Les exemples de la gare du Nord et de la gare Montparnasse

Avec 250 millions de voyageurs par an, Paris-Nord est la première gare de France et d'Europe. Depuis deux ans, la société de coworking Regus y administre l'espace Grands Voyageurs équipé de ports USB et de prises et traversé par 1.000 passagers quotidiennement.

Elle y gère aussi un centre d'affaires de 80 bureaux privatisés, pour lesquels des entreprises abonnent leurs salariés pour 89 euros par mois sur des durées allant d'un à trois ans.
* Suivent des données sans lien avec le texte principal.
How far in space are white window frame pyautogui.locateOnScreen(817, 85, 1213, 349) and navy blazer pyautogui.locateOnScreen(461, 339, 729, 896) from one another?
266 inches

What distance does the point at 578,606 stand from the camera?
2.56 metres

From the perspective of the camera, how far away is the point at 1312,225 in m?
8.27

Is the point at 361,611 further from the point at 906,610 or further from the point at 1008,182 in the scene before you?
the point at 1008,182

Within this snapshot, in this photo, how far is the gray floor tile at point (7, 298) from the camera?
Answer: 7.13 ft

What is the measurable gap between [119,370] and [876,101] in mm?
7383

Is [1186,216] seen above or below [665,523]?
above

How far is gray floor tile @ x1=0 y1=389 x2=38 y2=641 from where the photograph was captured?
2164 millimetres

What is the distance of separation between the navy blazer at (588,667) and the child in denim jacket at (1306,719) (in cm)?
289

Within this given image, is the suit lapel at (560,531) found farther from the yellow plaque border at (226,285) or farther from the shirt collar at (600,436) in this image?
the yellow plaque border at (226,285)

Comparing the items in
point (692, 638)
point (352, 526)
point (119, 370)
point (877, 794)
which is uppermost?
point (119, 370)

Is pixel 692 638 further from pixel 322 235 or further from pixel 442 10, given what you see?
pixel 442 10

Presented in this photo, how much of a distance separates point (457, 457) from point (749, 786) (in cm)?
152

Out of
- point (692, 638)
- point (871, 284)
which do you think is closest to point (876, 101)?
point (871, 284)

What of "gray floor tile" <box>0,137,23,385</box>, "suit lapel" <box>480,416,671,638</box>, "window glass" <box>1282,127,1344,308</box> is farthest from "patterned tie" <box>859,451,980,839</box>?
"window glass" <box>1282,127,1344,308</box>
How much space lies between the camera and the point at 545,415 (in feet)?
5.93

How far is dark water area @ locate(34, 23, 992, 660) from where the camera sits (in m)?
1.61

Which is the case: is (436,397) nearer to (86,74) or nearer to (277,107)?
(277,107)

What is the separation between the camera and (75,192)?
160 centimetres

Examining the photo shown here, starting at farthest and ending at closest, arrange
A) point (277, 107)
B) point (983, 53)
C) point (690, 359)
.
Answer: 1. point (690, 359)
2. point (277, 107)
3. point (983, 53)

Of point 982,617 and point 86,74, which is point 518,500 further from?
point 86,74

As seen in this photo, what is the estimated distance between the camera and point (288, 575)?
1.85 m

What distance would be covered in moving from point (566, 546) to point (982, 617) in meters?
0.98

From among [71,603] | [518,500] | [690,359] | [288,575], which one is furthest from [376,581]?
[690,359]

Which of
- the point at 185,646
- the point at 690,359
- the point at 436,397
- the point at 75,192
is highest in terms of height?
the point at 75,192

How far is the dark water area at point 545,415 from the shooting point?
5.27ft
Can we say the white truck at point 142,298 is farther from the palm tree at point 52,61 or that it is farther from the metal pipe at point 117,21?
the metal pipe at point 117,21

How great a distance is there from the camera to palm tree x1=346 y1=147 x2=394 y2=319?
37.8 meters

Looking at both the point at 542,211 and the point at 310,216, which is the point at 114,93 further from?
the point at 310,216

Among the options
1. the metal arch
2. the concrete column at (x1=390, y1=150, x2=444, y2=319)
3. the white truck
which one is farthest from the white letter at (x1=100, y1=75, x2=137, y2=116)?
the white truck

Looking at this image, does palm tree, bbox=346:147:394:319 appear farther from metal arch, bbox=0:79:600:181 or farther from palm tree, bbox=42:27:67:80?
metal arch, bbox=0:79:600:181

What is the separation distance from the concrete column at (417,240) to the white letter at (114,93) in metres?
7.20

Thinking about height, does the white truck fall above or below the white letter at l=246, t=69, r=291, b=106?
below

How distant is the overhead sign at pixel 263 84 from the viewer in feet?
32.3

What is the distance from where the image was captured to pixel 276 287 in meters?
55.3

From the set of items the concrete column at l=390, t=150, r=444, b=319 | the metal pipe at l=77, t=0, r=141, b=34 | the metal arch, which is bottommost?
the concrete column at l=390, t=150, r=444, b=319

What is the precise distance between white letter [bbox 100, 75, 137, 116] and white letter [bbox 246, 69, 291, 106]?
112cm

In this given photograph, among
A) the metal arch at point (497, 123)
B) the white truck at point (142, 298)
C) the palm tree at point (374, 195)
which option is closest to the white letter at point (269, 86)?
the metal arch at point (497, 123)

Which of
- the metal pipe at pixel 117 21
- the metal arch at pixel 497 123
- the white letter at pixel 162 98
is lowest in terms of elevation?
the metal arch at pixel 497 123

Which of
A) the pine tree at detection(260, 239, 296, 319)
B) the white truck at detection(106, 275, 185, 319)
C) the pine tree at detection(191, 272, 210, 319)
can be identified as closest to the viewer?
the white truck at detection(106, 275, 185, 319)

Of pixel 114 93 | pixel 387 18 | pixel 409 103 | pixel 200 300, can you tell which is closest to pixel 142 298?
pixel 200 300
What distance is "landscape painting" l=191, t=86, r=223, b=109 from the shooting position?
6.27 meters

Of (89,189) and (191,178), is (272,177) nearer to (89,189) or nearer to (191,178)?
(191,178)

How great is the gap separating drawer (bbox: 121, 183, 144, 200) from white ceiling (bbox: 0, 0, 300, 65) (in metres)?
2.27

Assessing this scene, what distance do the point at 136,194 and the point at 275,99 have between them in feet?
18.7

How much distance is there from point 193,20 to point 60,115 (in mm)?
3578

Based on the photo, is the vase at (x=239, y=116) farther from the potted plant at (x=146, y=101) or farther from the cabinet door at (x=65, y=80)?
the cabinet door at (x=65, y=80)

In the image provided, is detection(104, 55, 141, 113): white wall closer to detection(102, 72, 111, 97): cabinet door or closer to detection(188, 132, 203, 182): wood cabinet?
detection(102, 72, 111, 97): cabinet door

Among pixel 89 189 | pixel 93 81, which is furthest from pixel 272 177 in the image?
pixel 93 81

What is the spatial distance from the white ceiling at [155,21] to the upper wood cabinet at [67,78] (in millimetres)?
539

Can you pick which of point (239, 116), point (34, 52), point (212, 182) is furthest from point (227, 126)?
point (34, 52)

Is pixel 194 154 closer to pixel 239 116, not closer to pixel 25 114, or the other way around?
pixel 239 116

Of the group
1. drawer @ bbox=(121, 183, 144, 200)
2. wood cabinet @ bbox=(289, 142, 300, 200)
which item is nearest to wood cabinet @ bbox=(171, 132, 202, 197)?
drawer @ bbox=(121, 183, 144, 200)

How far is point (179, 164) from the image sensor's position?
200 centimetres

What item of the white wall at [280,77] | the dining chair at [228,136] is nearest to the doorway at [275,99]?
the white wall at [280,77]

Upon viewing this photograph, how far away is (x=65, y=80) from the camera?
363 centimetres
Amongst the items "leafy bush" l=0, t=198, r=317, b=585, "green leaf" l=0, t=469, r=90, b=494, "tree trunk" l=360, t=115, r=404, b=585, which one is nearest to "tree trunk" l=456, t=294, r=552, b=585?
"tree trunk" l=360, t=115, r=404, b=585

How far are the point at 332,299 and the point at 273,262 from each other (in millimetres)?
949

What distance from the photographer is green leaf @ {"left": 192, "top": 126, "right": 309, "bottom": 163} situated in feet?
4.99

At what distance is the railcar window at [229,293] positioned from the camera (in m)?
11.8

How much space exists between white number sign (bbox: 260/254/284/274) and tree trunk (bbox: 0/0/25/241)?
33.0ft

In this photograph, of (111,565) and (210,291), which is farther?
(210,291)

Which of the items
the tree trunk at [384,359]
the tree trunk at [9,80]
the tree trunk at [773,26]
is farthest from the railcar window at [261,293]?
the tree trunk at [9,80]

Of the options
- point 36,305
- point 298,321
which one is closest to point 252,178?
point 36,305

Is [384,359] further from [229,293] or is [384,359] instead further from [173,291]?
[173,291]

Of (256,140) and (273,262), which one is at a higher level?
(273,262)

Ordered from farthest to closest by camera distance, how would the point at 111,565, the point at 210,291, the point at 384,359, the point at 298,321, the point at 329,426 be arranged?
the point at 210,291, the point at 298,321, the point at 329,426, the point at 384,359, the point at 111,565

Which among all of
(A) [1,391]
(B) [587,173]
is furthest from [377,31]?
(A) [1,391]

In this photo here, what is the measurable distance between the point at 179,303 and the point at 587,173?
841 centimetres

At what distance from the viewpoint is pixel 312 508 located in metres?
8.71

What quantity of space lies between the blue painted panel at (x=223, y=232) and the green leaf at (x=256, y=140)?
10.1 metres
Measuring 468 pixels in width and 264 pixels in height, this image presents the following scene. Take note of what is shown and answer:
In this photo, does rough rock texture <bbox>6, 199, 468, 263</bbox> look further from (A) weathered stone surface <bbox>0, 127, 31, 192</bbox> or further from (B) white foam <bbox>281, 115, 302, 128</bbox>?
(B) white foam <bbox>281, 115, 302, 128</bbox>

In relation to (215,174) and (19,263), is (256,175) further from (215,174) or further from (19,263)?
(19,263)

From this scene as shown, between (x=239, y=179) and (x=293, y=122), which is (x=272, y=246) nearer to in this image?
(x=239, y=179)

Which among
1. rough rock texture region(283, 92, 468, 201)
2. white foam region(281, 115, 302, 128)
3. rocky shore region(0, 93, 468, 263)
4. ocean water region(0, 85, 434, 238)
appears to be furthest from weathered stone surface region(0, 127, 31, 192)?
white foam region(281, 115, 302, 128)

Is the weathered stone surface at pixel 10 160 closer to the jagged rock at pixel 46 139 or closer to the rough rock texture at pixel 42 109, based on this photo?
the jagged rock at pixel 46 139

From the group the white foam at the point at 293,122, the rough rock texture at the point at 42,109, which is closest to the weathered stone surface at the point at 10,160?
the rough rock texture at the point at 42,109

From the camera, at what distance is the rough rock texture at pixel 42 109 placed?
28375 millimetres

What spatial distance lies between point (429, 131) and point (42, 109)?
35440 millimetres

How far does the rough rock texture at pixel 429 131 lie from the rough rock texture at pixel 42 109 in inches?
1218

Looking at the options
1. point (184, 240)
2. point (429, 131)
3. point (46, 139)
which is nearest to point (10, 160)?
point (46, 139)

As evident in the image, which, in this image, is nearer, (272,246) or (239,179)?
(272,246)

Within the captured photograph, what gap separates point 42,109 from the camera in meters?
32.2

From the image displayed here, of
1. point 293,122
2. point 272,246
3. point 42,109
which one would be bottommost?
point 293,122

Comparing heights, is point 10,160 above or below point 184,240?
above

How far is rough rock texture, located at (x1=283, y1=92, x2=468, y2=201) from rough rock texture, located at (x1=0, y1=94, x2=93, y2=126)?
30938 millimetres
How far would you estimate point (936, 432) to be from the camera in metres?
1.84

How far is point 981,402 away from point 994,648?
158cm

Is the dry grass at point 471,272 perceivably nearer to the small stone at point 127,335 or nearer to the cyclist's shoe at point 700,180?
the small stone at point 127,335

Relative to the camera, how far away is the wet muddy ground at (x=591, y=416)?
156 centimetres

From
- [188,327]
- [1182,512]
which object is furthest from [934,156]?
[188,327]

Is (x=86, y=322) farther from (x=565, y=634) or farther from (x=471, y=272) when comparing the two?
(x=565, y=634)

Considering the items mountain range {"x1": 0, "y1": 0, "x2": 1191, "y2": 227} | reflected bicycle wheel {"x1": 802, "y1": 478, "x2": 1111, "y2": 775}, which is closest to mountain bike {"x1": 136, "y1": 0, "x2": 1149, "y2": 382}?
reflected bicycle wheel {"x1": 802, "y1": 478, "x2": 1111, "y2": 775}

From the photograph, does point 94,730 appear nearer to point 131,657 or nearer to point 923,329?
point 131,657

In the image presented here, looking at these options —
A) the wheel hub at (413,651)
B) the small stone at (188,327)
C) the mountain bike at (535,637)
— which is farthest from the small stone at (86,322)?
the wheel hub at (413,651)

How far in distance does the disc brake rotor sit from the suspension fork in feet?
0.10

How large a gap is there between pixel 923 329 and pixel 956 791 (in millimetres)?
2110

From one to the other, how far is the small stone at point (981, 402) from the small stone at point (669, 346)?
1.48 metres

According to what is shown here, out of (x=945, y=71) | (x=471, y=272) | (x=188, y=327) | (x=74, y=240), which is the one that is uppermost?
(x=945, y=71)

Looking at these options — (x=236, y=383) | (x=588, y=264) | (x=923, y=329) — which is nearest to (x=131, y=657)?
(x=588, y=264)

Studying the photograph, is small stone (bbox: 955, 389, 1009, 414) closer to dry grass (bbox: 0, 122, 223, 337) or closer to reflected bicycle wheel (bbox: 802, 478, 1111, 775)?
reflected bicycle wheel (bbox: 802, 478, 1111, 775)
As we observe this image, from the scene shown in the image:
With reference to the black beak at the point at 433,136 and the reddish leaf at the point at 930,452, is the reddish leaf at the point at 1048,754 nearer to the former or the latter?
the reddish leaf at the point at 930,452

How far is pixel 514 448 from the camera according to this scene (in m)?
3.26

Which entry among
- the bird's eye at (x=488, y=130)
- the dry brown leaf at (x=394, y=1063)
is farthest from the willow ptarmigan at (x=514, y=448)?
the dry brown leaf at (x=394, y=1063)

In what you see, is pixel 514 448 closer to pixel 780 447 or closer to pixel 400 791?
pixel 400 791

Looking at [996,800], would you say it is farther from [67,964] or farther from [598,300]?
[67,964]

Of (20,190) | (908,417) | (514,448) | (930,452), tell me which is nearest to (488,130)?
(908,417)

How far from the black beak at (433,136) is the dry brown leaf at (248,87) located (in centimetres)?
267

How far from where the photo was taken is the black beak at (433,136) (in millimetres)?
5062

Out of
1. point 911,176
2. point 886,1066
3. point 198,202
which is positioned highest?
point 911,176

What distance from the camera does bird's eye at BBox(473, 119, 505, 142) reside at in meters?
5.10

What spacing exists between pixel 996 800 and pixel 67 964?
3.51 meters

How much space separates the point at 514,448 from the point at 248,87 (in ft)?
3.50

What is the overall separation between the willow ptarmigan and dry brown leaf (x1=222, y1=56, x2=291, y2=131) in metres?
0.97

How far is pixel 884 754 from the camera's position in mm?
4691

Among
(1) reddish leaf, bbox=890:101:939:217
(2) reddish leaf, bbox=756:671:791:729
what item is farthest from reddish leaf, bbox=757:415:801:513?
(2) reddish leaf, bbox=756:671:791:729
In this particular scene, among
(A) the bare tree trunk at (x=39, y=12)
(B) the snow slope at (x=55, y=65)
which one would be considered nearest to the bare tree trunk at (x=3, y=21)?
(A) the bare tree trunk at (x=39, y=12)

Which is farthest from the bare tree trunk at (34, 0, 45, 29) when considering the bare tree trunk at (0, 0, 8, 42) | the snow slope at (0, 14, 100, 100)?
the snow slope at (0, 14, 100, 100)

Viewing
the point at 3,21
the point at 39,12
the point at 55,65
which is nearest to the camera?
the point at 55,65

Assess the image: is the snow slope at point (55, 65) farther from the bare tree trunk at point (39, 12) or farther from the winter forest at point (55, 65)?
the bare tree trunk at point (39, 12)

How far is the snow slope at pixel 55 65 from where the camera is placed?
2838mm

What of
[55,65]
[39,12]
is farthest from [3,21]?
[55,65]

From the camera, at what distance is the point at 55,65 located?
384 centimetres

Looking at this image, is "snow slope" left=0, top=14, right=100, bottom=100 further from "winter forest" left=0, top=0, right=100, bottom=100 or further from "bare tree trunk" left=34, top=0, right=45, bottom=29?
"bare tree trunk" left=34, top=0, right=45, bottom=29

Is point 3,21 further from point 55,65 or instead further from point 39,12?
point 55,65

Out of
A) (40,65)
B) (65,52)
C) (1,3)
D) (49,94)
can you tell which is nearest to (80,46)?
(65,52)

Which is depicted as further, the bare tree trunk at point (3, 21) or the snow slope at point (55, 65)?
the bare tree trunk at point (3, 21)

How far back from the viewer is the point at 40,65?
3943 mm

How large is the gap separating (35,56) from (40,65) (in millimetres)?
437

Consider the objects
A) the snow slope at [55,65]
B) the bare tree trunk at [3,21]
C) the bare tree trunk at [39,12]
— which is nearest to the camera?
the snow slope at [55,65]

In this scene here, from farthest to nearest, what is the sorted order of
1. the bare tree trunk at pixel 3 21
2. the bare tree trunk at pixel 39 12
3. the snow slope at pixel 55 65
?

Avec ce service, ils peuvent également accéder aux 3.500 espaces du groupe, y compris ceux situés dans les gares d'Amiens, d'Amsterdam, de Bruxelles Midi ou de Lille Flandres, desservies par la gare du Nord.

« 54% de nos clients passent trois jours par semaine en dehors de leur site principal », explique son directeur général Christophe Burckart. « Les gares constituent un excellent levier de croissance. Avec la possibilité de se restaurer ou de se faire ses courses, on casse les silos et on appartient à un écosystème. »

Au sud de la capitale, Multiburo vient, elle, de prendre possession de 1.600 mètres carrés de locaux gare Montparnasse (55 millions de voyageurs annuels). Présente gare de Lyon depuis 2004 et à Saint-Lazare depuis l'an dernier, la PME lyonnaise y a installé 35 espaces de bureaux, 30 places de coworking, 11 salles de réunion, trois ''bulles'', une salle d'exposition-bibliothèque ainsi qu'une salle de créativité.

La directrice générale Stéphanie Auxenfants mise en outre sur ses services d'assistance administrative pour attirer de nouveaux clients. Elle prend en effet les appels, grâce à un logiciel qui affiche le nom des entreprises hébergées, réceptionne le courrier et les recommandés et peut écrire des rapports. Elle parie aussi sur les primes des métropoles pour le coworking. Ainsi, la région de Bruxelles-Capitale, où règne la voiture de fonction, offre 450 euros par an pour désengorger les routes. Cela tombe bien : en périphérie de la capitale belge, dix jours de coworking par mois coûtent 180 euros.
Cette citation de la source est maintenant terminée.